Return every line in the entries below where the word "https" shows up.

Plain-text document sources
- - -

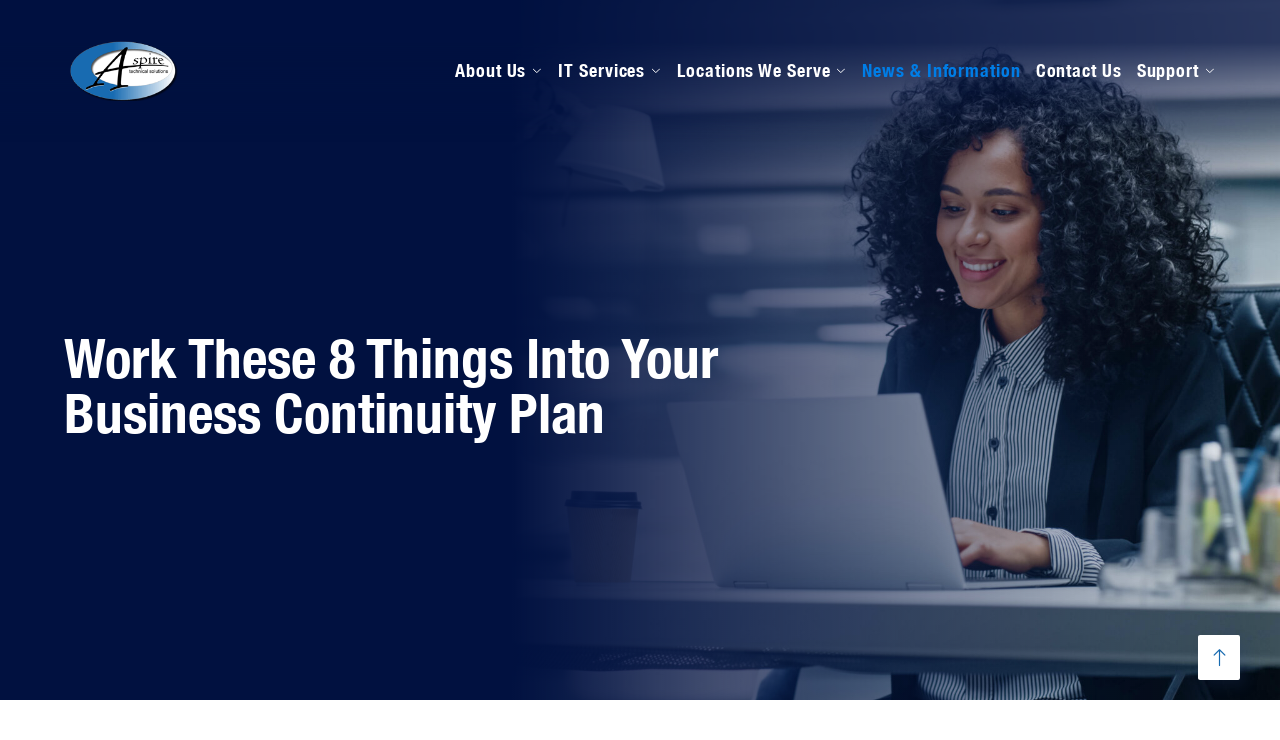

--- FILE ---
content_type: text/css
request_url: https://www.aspiretech.com/wp-content/uploads/elementor/css/post-12367.css?ver=1766364123
body_size: 87
content:
.elementor-12367 .elementor-element.elementor-element-cddc140:not(.elementor-motion-effects-element-type-background), .elementor-12367 .elementor-element.elementor-element-cddc140 > .elementor-motion-effects-container > .elementor-motion-effects-layer{background-color:#F3F3F3;}.elementor-12367 .elementor-element.elementor-element-cddc140{border-style:solid;border-width:1px 0px 0px 0px;border-color:#DDDDDD;transition:background 0.3s, border 0.3s, border-radius 0.3s, box-shadow 0.3s;padding:10px 0px 10px 0px;}.elementor-12367 .elementor-element.elementor-element-cddc140, .elementor-12367 .elementor-element.elementor-element-cddc140 > .elementor-background-overlay{border-radius:0px 0px 0px 0px;}.elementor-12367 .elementor-element.elementor-element-cddc140 > .elementor-background-overlay{transition:background 0.3s, border-radius 0.3s, opacity 0.3s;}.elementor-12367 .elementor-element.elementor-element-d05d0b8 > .elementor-widget-container{margin:0px 0px 0px 0px;padding:0px 0px 0px 0px;}.elementor-12367 .elementor-element.elementor-element-60c8a73{transition:background 0.3s, border 0.3s, border-radius 0.3s, box-shadow 0.3s;}.elementor-12367 .elementor-element.elementor-element-60c8a73 > .elementor-background-overlay{transition:background 0.3s, border-radius 0.3s, opacity 0.3s;}.elementor-widget-image .widget-image-caption{color:var( --e-global-color-text );font-family:var( --e-global-typography-text-font-family ), Sans-serif;font-weight:var( --e-global-typography-text-font-weight );}.elementor-widget-text-editor{font-family:var( --e-global-typography-text-font-family ), Sans-serif;font-weight:var( --e-global-typography-text-font-weight );color:var( --e-global-color-text );}.elementor-widget-text-editor.elementor-drop-cap-view-stacked .elementor-drop-cap{background-color:var( --e-global-color-primary );}.elementor-widget-text-editor.elementor-drop-cap-view-framed .elementor-drop-cap, .elementor-widget-text-editor.elementor-drop-cap-view-default .elementor-drop-cap{color:var( --e-global-color-primary );border-color:var( --e-global-color-primary );}

--- FILE ---
content_type: image/svg+xml
request_url: https://www.aspiretech.com/wp-content/uploads/arrow-right.svg
body_size: -107
content:
<?xml version="1.0" encoding="UTF-8"?>
<svg xmlns="http://www.w3.org/2000/svg" viewBox="0 0 10 15">
  <path style="paint-order: fill; fill: transparent; stroke-linecap: round; stroke-width: 2px; stroke: #186bb1;" d="M 0.999 1.03 L 8.479 7.394 L 1.008 13.981"></path>
</svg>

- - -

▶ **EXERCISE OUTPUT**
request_url: https://www.aspiretech.com/wp-content/uploads/elementor/css/post-12367.css?ver=1766364123
request_url: https://www.aspiretech.com/wp-content/uploads/arrow-right.svg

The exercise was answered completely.